Kazakh shoemaker highlights concerns hindering domestic producers

ASTANA – Kazakh manufacturer Zhamal-ai has been making footwear for more than 20 years. Company director Zibira Khassanova recently spoke about the obstacles faced by the country’s producers, limitations on the domestic shoemaking industry and the firm’s plans for the future.

Zhamal-ai

Zhamal-ai strives to create high-quality leather products at reasonable prices, she said, noting domestically produced shoes are superior to those imported from Turkey because of the lower price. The company cooperates with Intertop, one of the nation’s biggest retailers in the shoe market.

“We have been actively working with Intertop for two years now. It orders our shoes on a regular basis. We like cooperating with it, yet the scale of the order is not big,” said Khassanova.

She added the Kazakh shoe industry is undermined by customer’s expectations and suggested poor marketing practices as a potential reason for the unsatisfactory space allocated for domestic manufacturers.

“We manage to carry out the orders. We are engaged in sales through our dealers here in Aktau as well as in Astana, Aktobe, Atyrau and Ozen.

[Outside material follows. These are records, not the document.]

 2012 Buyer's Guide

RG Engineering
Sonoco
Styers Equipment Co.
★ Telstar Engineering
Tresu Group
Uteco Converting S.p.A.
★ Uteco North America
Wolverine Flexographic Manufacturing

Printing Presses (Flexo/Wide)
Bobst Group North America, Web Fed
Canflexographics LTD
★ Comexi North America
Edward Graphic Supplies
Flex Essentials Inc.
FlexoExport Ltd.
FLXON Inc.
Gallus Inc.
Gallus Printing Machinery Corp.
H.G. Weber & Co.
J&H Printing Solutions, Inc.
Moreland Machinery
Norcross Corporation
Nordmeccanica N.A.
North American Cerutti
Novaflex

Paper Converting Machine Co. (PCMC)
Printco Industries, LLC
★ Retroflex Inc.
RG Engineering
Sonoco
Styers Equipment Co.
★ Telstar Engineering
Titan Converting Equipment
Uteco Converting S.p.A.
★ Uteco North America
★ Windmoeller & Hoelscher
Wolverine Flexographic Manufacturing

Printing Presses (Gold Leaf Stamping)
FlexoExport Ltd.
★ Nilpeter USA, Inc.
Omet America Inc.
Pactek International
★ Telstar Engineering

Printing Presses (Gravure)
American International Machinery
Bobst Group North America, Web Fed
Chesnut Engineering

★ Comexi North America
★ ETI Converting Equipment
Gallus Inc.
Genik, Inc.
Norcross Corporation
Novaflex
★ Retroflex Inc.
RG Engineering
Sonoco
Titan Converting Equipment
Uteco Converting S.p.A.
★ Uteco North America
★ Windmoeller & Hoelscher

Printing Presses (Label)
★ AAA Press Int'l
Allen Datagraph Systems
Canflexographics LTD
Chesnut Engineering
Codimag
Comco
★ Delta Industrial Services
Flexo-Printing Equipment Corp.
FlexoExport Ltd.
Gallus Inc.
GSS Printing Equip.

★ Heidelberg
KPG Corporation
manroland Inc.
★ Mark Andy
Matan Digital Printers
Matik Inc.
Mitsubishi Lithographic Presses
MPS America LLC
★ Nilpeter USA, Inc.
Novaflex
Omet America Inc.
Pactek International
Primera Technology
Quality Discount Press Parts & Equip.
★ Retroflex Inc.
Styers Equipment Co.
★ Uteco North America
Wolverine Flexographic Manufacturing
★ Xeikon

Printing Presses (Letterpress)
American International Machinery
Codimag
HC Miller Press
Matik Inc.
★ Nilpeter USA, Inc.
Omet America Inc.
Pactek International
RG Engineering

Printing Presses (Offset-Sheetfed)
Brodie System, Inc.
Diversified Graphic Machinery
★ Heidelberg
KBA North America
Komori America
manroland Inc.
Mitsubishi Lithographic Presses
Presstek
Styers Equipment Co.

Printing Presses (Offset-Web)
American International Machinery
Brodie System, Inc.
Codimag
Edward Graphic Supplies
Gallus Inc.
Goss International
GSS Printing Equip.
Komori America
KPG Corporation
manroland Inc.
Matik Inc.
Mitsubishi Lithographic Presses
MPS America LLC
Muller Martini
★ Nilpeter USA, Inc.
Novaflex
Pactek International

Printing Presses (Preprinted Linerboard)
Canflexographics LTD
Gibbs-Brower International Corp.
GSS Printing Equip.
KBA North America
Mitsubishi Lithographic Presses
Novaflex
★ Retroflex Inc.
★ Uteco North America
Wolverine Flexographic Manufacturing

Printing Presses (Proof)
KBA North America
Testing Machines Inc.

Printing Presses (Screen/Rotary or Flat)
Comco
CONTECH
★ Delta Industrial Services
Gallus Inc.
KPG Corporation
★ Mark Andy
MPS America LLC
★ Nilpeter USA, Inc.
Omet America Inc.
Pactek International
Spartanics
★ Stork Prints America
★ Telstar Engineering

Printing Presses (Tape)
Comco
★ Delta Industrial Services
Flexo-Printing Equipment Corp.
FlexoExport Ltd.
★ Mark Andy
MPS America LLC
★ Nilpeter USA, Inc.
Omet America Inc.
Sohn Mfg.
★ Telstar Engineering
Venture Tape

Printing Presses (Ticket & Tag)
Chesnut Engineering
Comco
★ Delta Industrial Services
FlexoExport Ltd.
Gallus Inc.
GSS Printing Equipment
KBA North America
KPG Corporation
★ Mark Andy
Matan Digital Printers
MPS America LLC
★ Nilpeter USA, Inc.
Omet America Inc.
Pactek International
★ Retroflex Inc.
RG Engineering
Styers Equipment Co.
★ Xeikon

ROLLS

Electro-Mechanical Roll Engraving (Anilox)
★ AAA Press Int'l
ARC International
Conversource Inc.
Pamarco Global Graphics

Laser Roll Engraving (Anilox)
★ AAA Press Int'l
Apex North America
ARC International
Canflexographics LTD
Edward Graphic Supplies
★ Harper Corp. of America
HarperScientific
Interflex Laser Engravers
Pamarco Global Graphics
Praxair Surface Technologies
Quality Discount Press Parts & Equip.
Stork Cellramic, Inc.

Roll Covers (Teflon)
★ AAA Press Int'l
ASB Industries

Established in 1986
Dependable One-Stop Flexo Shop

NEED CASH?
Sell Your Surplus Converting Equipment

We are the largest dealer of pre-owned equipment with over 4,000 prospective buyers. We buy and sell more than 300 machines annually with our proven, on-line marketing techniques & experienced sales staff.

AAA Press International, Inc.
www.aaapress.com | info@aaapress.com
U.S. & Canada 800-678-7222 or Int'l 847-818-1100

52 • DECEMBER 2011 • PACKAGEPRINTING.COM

However, people in Kazakhstan are used to buying cheap shoes. When they look at our prices, they become unwilling to buy our shoes. They think that if something is domestically produced, it must be sold at a very low price, almost for free. Actually, the prices for our products are not high, taking into account their quality,” she said.

Khassanova based her forecast for this year’s market on Zhamal-ai’s sales.

“Overall, we are at the same level as we were last year. I cannot say that this year’s results would significantly differ from the results for last year,” she said.

She described the Kazakh footwear industry as “steady,” but not necessarily in a positive way.

“Retailers ‘taught’ Kazakh customers to buy foreign products. It is as if we were invisible to them. The share of the local shoe industry in the market is small. It has not increased for the past years,” she said.

Despite the hardships experienced by local producers, Khassanova indicated there are certain advantages to being a shoe producer in Kazakhstan. During the 2008-2009 and 2015 crises, the government undertook a plan to help domestic manufacturers.

“Describing the company’s condition during the 2008 crisis as ‘hard’ is not enough. However, even the crises had their positive sides. It was during the 2008 crisis that the government obliged governmental companies to buy domestic products. Before that policy, we had to compete with international companies that had certain advantages due to the economies of scale. Of course, this policy will not last forever, but it had a strong positive impact on domestic industry growth,” she noted.

Khassanova also spoke about the company’s future, including questions of expanding and exporting goods.

“Planning to expand within Kazakhstan’s market is already an ambitious plan, let alone exporting overseas,” she said.

She added Kazakh footwear exists mainly due to governmental orders. Demand for private orders is low and it is hard for domestic producers to compete with foreign companies. She suggested increasing their competitiveness level may involve enhancing the country’s raw materials market for light industry.

“The raw materials market of light industry are not developed in Kazakhstan and it is one of the most compelling issues. We have to import all the raw materials from abroad,” she said.

She also noted disadvantageous credit terms offered by the banking sector as a hindrance to growth for domestic producers.